Installation classée à Loudéac (22600), régime enregistrement. Dernière inspection publiée : 12 février 2026 — 11 points de contrôle avec suites administratives.
La visite a mis en évidence plusieurs écarts relatifs à la gestion du risque incendie et à l’organisation du site. En particulier, l’exploitant ne dispose pas d’un plan de défense incendie formalisé et aucun exercice incendie ni de formation des agents à la mise en œuvre des moyens d’intervention n’ont été réalisés. Par ailleurs, les capacités et les modalités de confinement des eaux d'incendie et eaux polluées en cas de sinistre n'ont pas été démontrées. Ces constats conduisent l'inspection des installations classées à demander à l'exploitant la mise en œuvre d'actions correctives, concernant l'élaboration d'un plan de défense incendie et l'organisation du site, et propose à Monsieur le Préfet de mettre en demeure l'exploitant de respecter les prescriptions relatives aux besoins en eau et aux modalités de confinement des eaux polluées en cas de d'incendie.
12points de contrôle
11avec suites administratives
0susceptibles de suites
1sans suite
Situation administrative
Avec suites administratives
Référence contrôlée : Code de l’environnement du 16/10/2007, article R.511-9
Suite au contrôle réalisé en octobre 2019, en réponse aux demandes de l'inspection, l’exploitant avait indiqué, par courrier du 18 janvier 2021, que la quantité annuelle de déchets verts broyés sur le site s’élève à 10 154 tonnes, soit environ 28 tonnes par jour, ce qui classe l'installation sous le régime de la déclaration au titre de la rubrique 2794 (la quantité de déchets traités étant supérieure à 5 tonnes mais inférieure à 30 tonnes par jour). L'inspection constate que ce calcul a été effectué sur la base d’un broyage supposé réalisé quotidiennement tout au long de l’année. Lors de l’inspection du 12 février 2026, l’exploitant a précisé que le broyage était organisé par campagne d’environ deux jours, à raison de douze campagnes par an. L’inspection rappelle que le critère de classement doit être apprécié sur la base de la capacité maximale journalière de broyage de matière brute et non sur une moyenne annuelle. En conséquence, l’inspection demande à l’exploitant de confirmer la capacité maximale journalière de broyage de l’installation et de préciser le régime de classement (déclaration ou enregistrement). Pour rappel, selon la nomenclature des installations classées, une installation de broyage de déchets végétaux non dangereux relève du régime de l’enregistrement dès lors que la quantité de déchets traités est supérieure ou égale à 30 tonnes par jour. Demande à formuler à l’exploitant à la suite du constat : Justifier auprès de l’administration la capacité maximale journalière de broyage des déchets végétaux et solliciter une demande de bénéfice des droits acquis (l'article 1 arrêté préfectoral du 8 août 2000 autorise déjà l'activité de broyage des déchets verts sur ce site).

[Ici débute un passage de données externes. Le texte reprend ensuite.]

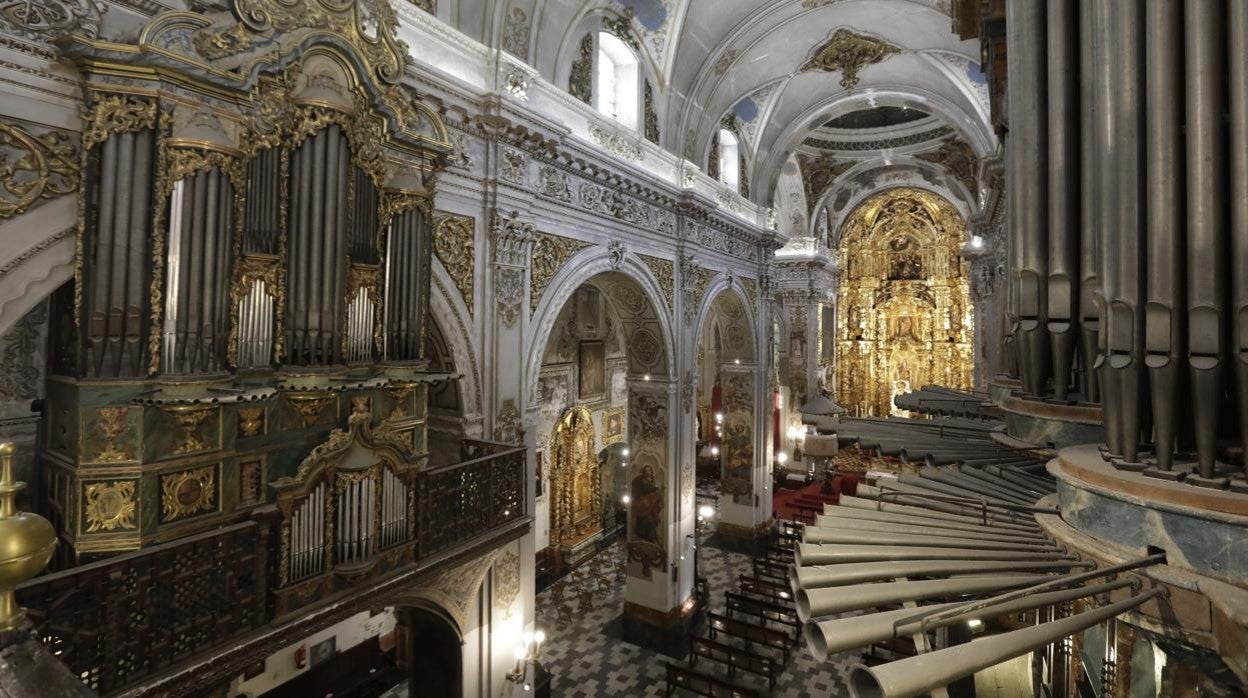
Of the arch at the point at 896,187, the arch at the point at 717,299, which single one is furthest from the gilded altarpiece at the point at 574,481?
the arch at the point at 896,187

Proposition de l'inspection : Demande de justificatif à l'exploitant
Thèmes : Situation administrative · Situation administrative -Installation de broyage des déchets végétaux
Plan de défense incendie
Avec suites administratives
Référence contrôlée : Arrêté Ministériel du 26/03/2012, article 22.I
L’exploitant n’a pas été en mesure de présenter un plan de défense incendie (PDI) tel que prévu par l’arrêté ministériel. L’exploitant a exposé oralement l’organisation envisagée en cas de départ de feu. Toutefois, aucun document formalisé n’est élaboré. En particulier, il n'existe pas de schéma d’alarme et d’alerte ni de procédure écrite relative à l’organisation de la première intervention et l'accueil des services d’incendie et de secours en période ouvrée ou non ouvrée. Il n'a pas été présenté de plan des installations faisant figurer les zones à risques, les moyens de lutte contre un incendie ni de plan des réseaux avec les modalités de confinement des eaux en cas de sinistre. Demande à formuler à l’exploitant à la suite du constat : Il est attendu que l'exploitant formalise un plan de défense incendie conforme aux dispositions de l'article 22.I de l'arrêté ministériel du 26 mars 2012. L'exploitant doit notamment élaborer un schéma d'alerte avec la conduite à tenir en cas d'incendie, établir les plans de l’installation avec l'emplacement des réseaux, les ressources disponibles en eau et les modalités d'accueil du SDIS en période ouvrée et non ouvrée. Le plan de défense incendie devra être mis à disposition du SDIS.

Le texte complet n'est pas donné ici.